GIVEN REQUEST => Each entry below is to be transcribed exactly.
## start RECORDS FOR THIS EXERCISE
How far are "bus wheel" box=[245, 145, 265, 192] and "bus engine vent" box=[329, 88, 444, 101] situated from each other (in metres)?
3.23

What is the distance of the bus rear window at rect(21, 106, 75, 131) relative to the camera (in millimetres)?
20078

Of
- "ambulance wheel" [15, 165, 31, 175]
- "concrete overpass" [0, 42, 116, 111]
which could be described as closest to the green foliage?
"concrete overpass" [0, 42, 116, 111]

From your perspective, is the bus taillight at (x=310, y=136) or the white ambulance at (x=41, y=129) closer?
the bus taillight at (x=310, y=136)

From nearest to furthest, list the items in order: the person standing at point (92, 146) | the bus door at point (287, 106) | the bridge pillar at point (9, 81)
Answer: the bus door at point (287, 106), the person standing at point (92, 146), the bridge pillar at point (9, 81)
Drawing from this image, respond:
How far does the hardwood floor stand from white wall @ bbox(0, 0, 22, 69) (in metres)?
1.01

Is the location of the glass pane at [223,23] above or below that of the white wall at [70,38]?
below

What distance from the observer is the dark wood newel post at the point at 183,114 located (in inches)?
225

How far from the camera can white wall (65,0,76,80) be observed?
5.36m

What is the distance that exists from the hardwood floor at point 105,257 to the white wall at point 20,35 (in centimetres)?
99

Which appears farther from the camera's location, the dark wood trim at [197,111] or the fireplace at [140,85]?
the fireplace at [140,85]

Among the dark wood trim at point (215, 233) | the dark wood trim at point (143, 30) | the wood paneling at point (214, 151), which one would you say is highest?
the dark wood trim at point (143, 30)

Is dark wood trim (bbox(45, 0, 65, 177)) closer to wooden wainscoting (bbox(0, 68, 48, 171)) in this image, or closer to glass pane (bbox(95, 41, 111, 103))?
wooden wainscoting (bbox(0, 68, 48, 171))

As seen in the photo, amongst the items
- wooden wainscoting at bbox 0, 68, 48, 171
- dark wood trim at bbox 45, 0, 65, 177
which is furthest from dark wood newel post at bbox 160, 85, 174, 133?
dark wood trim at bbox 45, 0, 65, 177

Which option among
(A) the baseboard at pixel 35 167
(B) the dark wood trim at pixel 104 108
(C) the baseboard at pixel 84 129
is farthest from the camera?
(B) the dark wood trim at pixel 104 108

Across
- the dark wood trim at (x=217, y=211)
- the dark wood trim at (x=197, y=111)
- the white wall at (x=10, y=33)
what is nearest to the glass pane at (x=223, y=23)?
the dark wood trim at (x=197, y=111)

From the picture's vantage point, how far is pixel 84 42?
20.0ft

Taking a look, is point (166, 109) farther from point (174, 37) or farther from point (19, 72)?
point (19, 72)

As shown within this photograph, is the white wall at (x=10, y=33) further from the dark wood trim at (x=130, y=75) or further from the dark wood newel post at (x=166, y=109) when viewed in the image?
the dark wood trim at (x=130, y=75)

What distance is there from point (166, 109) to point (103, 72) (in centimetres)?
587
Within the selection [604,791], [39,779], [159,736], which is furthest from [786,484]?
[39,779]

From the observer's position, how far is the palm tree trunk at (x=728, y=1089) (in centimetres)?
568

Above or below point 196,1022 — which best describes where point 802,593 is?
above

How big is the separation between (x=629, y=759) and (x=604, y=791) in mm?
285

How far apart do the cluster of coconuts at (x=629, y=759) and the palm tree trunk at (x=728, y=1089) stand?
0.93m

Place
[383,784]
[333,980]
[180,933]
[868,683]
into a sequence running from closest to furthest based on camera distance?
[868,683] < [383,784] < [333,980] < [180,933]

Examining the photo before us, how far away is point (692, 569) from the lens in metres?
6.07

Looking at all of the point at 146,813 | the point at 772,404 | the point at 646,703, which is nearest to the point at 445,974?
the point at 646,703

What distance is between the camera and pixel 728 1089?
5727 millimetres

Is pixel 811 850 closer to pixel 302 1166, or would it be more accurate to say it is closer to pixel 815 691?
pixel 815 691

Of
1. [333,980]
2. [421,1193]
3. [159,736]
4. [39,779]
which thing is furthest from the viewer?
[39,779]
## end RECORDS FOR THIS EXERCISE
COMPLETE RESPONSE =>
How far are "bus wheel" box=[245, 145, 265, 192] and "bus engine vent" box=[329, 88, 444, 101] situated from each other (in metres)?
3.23

What is the distance of the bus rear window at rect(21, 106, 75, 131) relative to the camera (in millimetres)?
20078

Of
- "ambulance wheel" [15, 165, 31, 175]
- "concrete overpass" [0, 42, 116, 111]
which could be described as closest to the green foliage?
"concrete overpass" [0, 42, 116, 111]

From your perspective, is the bus taillight at (x=310, y=136) or the white ambulance at (x=41, y=129) closer?
the bus taillight at (x=310, y=136)

From nearest to furthest, list the items in order: the person standing at point (92, 146) | the bus door at point (287, 106) | the bridge pillar at point (9, 81)
Answer: the bus door at point (287, 106), the person standing at point (92, 146), the bridge pillar at point (9, 81)
Drawing from this image, respond:
How far does the hardwood floor stand from white wall @ bbox(0, 0, 22, 69) (in metres)?
1.01

Is the location of the glass pane at [223,23] above or below that of the white wall at [70,38]?
below

What distance from the observer is the dark wood newel post at the point at 183,114 located (in inches)?
225

How far from the camera can white wall (65,0,76,80) be observed?
5.36m

What is the distance that exists from the hardwood floor at point 105,257 to the white wall at point 20,35 (in centimetres)?
99

Which appears farther from the camera's location, the dark wood trim at [197,111] or the fireplace at [140,85]?
the fireplace at [140,85]

Among the dark wood trim at point (215, 233) | the dark wood trim at point (143, 30) | the wood paneling at point (214, 151), which one would you say is highest?
the dark wood trim at point (143, 30)

Is dark wood trim (bbox(45, 0, 65, 177)) closer to wooden wainscoting (bbox(0, 68, 48, 171)) in this image, or closer to glass pane (bbox(95, 41, 111, 103))?
wooden wainscoting (bbox(0, 68, 48, 171))

As seen in the photo, amongst the items
- wooden wainscoting at bbox 0, 68, 48, 171
- dark wood trim at bbox 45, 0, 65, 177
which is furthest from dark wood newel post at bbox 160, 85, 174, 133?
dark wood trim at bbox 45, 0, 65, 177

Which option among
(A) the baseboard at pixel 35 167
(B) the dark wood trim at pixel 104 108
(C) the baseboard at pixel 84 129
is farthest from the camera?
(B) the dark wood trim at pixel 104 108

Across
- the dark wood trim at (x=217, y=211)
- the dark wood trim at (x=197, y=111)
- the white wall at (x=10, y=33)
what is nearest to the glass pane at (x=223, y=23)?
the dark wood trim at (x=197, y=111)

From the picture's vantage point, how far is pixel 84 42?
20.0ft

Taking a look, is point (166, 109) farther from point (174, 37) or farther from point (19, 72)?
point (19, 72)

As shown within this photograph, is the white wall at (x=10, y=33) further from the dark wood trim at (x=130, y=75) or further from the dark wood newel post at (x=166, y=109) when viewed in the image?
the dark wood trim at (x=130, y=75)

What distance is there from point (166, 109) to point (103, 72) (in centimetres)?
587
Within the selection [604,791], [39,779], [159,736], which is furthest from [786,484]?
[39,779]

From the observer's position, how far is the palm tree trunk at (x=728, y=1089) (in centimetres)?
568

Above or below point 196,1022 — which best describes where point 802,593 is?
above

How big is the separation between (x=629, y=759) and (x=604, y=791) in mm?
285

How far apart do the cluster of coconuts at (x=629, y=759) and the palm tree trunk at (x=728, y=1089) stand?
0.93m

Place
[383,784]
[333,980]
[180,933]
[868,683]
into a sequence running from closest to furthest based on camera distance?
[868,683] < [383,784] < [333,980] < [180,933]

Examining the photo before us, how far away is point (692, 569) from the lens in metres?
6.07

Looking at all of the point at 146,813 | the point at 772,404 | the point at 646,703, which is nearest to the point at 445,974?
the point at 646,703

What distance is between the camera and pixel 728 1089?
5727 millimetres

Is pixel 811 850 closer to pixel 302 1166, or would it be more accurate to say it is closer to pixel 815 691?
pixel 815 691

Of
1. [333,980]
2. [421,1193]
3. [159,736]
4. [39,779]
which thing is furthest from the viewer?
[39,779]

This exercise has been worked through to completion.